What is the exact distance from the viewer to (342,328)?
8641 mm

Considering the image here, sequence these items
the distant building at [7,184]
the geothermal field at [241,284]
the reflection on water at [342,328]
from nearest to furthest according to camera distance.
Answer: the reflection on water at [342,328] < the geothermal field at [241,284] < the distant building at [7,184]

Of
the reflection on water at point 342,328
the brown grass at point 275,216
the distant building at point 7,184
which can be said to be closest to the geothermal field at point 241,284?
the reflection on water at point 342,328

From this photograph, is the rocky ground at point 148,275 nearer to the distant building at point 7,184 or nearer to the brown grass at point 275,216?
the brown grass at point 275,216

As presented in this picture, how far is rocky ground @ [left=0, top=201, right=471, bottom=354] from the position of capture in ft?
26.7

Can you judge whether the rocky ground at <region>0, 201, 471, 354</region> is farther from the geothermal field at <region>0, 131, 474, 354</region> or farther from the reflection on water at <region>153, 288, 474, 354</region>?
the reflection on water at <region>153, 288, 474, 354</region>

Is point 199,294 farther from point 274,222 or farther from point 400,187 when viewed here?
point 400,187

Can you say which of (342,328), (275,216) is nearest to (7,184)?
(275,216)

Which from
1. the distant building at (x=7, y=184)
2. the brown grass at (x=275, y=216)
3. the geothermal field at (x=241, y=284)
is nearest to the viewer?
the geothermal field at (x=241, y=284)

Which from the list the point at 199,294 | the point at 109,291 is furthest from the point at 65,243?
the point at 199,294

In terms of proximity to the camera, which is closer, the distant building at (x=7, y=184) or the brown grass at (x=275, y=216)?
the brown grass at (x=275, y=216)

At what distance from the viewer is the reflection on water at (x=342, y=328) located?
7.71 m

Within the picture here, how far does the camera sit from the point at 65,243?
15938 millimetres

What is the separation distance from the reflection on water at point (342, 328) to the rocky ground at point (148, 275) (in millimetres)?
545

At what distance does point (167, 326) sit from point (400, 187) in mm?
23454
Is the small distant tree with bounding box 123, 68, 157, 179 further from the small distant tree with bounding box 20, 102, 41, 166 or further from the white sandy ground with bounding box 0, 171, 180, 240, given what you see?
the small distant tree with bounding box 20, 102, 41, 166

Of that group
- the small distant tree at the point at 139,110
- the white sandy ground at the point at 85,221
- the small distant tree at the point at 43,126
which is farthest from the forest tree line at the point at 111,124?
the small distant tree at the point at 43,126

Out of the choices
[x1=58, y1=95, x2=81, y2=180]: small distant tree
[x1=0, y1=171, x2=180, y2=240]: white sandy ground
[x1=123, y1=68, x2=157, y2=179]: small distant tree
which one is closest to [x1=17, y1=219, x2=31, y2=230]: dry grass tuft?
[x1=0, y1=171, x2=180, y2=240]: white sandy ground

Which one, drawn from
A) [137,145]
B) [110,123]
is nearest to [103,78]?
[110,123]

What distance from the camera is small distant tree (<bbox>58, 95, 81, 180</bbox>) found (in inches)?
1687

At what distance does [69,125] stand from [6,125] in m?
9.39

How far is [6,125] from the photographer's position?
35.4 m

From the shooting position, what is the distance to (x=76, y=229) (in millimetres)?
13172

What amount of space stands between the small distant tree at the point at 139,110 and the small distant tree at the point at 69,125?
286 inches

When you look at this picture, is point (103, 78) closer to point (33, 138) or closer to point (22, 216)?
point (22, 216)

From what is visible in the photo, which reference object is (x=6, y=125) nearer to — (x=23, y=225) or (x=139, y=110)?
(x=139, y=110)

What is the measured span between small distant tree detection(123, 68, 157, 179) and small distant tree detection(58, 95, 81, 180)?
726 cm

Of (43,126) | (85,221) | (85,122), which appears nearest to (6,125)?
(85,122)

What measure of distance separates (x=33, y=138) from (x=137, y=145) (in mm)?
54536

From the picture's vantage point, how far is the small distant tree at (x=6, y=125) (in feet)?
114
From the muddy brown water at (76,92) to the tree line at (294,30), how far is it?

:::::

--- What you have to do ---
Format every row above as a numbered list, with the blank lines dropped.

--- Response ---
1. What is the exact distance from the viewer to (342,328)?
2. 8641 mm
3. Considering the image here, sequence these items
4. the distant building at [7,184]
5. the geothermal field at [241,284]
6. the reflection on water at [342,328]
7. from nearest to furthest according to camera distance.
8. Answer: the reflection on water at [342,328] < the geothermal field at [241,284] < the distant building at [7,184]
9. Of
10. the reflection on water at point 342,328
11. the brown grass at point 275,216
12. the distant building at point 7,184
13. which can be said to be closest to the geothermal field at point 241,284?
14. the reflection on water at point 342,328
15. From this photograph, is the rocky ground at point 148,275 nearer to the distant building at point 7,184 or nearer to the brown grass at point 275,216?
16. the brown grass at point 275,216
17. As presented in this picture, how far is rocky ground @ [left=0, top=201, right=471, bottom=354] from the position of capture in ft?
18. 26.7
19. Can you judge whether the rocky ground at <region>0, 201, 471, 354</region> is farther from the geothermal field at <region>0, 131, 474, 354</region> or farther from the reflection on water at <region>153, 288, 474, 354</region>?
20. the reflection on water at <region>153, 288, 474, 354</region>
21. Is point 199,294 farther from point 274,222 or farther from point 400,187 when viewed here?
22. point 400,187
23. Can you say which of (342,328), (275,216) is nearest to (7,184)?
24. (275,216)
25. Which from
26. 1. the distant building at (x=7, y=184)
27. 2. the brown grass at (x=275, y=216)
28. 3. the geothermal field at (x=241, y=284)
29. is nearest to the viewer?
30. the geothermal field at (x=241, y=284)
31. Which from the list the point at 199,294 | the point at 109,291 is furthest from the point at 65,243?
32. the point at 199,294
33. In terms of proximity to the camera, which is closer, the distant building at (x=7, y=184) or the brown grass at (x=275, y=216)?
34. the brown grass at (x=275, y=216)
35. At what distance from the viewer is the reflection on water at (x=342, y=328) located?
36. 7.71 m
37. Within the picture here, how far does the camera sit from the point at 65,243?
38. 15938 millimetres
39. What is the separation distance from the reflection on water at point (342, 328) to the rocky ground at point (148, 275) (in millimetres)?
40. 545
41. At what distance does point (167, 326) sit from point (400, 187) in mm?
42. 23454
43. Is the small distant tree with bounding box 123, 68, 157, 179 further from the small distant tree with bounding box 20, 102, 41, 166 or further from the white sandy ground with bounding box 0, 171, 180, 240, given what you see?
44. the small distant tree with bounding box 20, 102, 41, 166
45. Of that group
46. - the small distant tree at the point at 139,110
47. - the white sandy ground at the point at 85,221
48. - the small distant tree at the point at 43,126
49. which is farthest from the forest tree line at the point at 111,124?
50. the small distant tree at the point at 43,126
51. Out of the choices
52. [x1=58, y1=95, x2=81, y2=180]: small distant tree
53. [x1=0, y1=171, x2=180, y2=240]: white sandy ground
54. [x1=123, y1=68, x2=157, y2=179]: small distant tree
55. which one is closest to [x1=17, y1=219, x2=31, y2=230]: dry grass tuft?
56. [x1=0, y1=171, x2=180, y2=240]: white sandy ground
57. Which one, drawn from
58. A) [137,145]
59. B) [110,123]
60. is nearest to [103,78]?
61. [110,123]
62. What distance from the camera is small distant tree (<bbox>58, 95, 81, 180</bbox>) found (in inches)?
63. 1687
64. At what distance does [69,125] stand from [6,125] in m?
65. 9.39
66. How far is [6,125] from the photographer's position?
67. 35.4 m
68. From the shooting position, what is the distance to (x=76, y=229) (in millimetres)?
69. 13172
70. What amount of space stands between the small distant tree at the point at 139,110 and the small distant tree at the point at 69,125?
71. 286 inches
72. When you look at this picture, is point (103, 78) closer to point (33, 138) or closer to point (22, 216)?
73. point (22, 216)
74. From what is visible in the photo, which reference object is (x=6, y=125) nearer to — (x=23, y=225) or (x=139, y=110)?
75. (x=139, y=110)
76. What is the measured span between small distant tree detection(123, 68, 157, 179) and small distant tree detection(58, 95, 81, 180)?
77. 726 cm
78. Of (43,126) | (85,221) | (85,122), which appears nearest to (6,125)?
79. (85,122)
80. What measure of distance separates (x=33, y=138) from (x=137, y=145) (in mm)?
81. 54536
82. From the picture's vantage point, how far is the small distant tree at (x=6, y=125) (in feet)?
83. 114
84. From the muddy brown water at (76,92) to the tree line at (294,30), how far is it?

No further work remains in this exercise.